PASSAGE:
================
FACEBOOK MILITARY SCAM 1

A cyber cafe in Lagos, Nigeria, in April. These cafes are frequented by scammers who refer to themselves as ‘Yahoo Boys,’ a nod to the online chat service Yahoo Messenger where love scams gained traction nearly 20 years ago.

On Facebook and Instagram, there are lottery scams, celebrity impostors and even fake Mark Zuckerbergs. There is also a scheme where scammers pose as U.S. service members to cheat vulnerable women out of their savings.

Here are five things to know about it.

 

How does it work?

Scammers steal photos from service members’ Facebook and Instagram profiles and use them to create impostor accounts. To find victims, they search Facebook groups for targets — often single women and widows — and then message hundreds, hoping to hook a few.

Once they have a potential mark, the scammers shift the conversations with their victims to Google Hangouts or WhatsApp, messaging services owned by Google and Facebook, in case Facebook deletes their accounts.

For weeks, they try to seduce the women with sweet talk and promises of a future together. Eventually, they ask for money. The victims often send funds via wire transfers or iTunes and Amazon gift cards, which the scammers sell at a discount on the black market.

 

Have internet scams changed with Facebook?

Internet scammers arrived with the dial-up modem, conning people in chat rooms and in emails. Now Facebook and Instagram provide fraudsters with greater reach and resources, enabling them to more convincingly impersonate others and more precisely target victims.

 

Who’s behind the love hoaxes?

Officials from the U.S. military and the FBI said many of the culprits are young men from Africa. When The New York Times followed the trail of one scam, it led to Nigeria, where six men said in interviews that they swindled Westerners over the internet because it paid far more than honest work, which they said was hard to find.

The Nigerian scammers are aided by plentiful internet access and fluency in English. There are many willing teachers: In Facebook and WhatsApp groups, they swap scripts for online chats.

“I am 90G military officer with the 1s infantry 62nd battalion army,” said one script obtained by The Times. The scripts also help with small talk: “Movies: Brave Heart and all the films that Anthony Hopkins is in.”

Many of the men in Nigeria told The Times they planned to give up the scams because of their conscience. Some said they had even developed feelings for their victims.

“Love scam is not really advisable, because apart from the money, it damages the heart,” said Akinola Bolaji, 35, who has run schemes for 20 years.

 

What is Facebook doing about it?

Facebook said it removes impostor accounts when it spots them and, in some cases, works with authorities to prosecute scammers.

The social network said new software also scans for activity linked to scams and locks accounts until owners can provide proof of identity.
================
GIVEN INFORMATION:

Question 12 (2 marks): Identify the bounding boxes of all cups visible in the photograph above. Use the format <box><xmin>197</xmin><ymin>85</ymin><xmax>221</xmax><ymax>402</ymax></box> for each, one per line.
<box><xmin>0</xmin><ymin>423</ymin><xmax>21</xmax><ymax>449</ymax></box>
================
WORK INSTRUCTIONS:
According to the scam article, which messaging services do the scammers move their conversations to once they have a potential mark? The listing is separate from the scam article.

PROBLEM SOLUTION:
Google Hangouts or WhatsApp.